> What is required
No pictures go into the copy. Write out exactly the lines below from the one containing "Государственный деятель Канады" through the one containing "Create Glorious Decor".

[[ Exercise input, beginning ]]

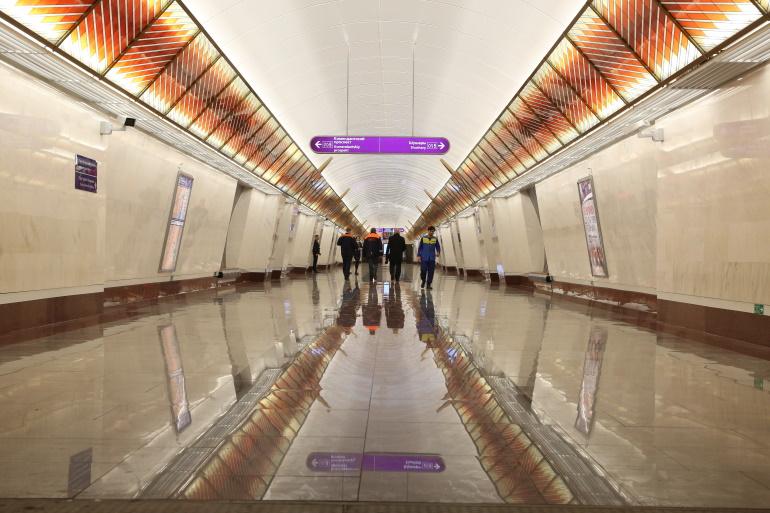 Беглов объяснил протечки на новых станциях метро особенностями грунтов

[[ Exercise input, end ]]
[[ Exercise input, beginning ]]

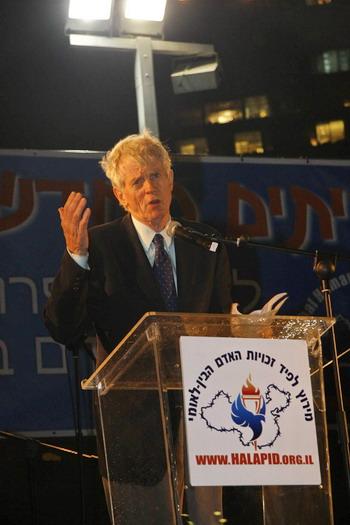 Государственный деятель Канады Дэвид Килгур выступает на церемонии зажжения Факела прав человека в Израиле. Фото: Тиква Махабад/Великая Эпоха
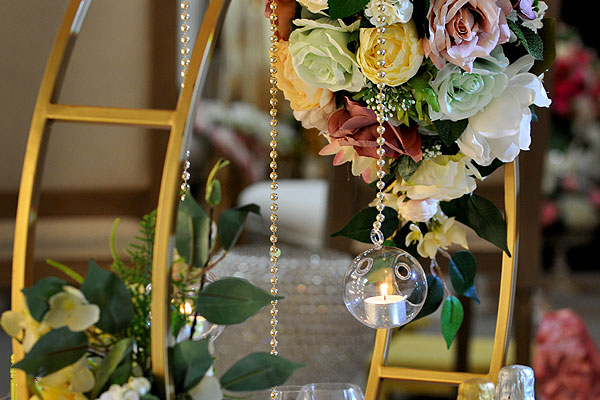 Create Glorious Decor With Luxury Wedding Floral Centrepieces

[[ Exercise input, end ]]

> Your solution
 Государственный деятель Канады Дэвид Килгур выступает на церемонии зажжения Факела прав человека в Израиле. Фото: Тиква Махабад/Великая Эпоха
 Create Glorious Decor With Luxury Wedding Floral Centrepieces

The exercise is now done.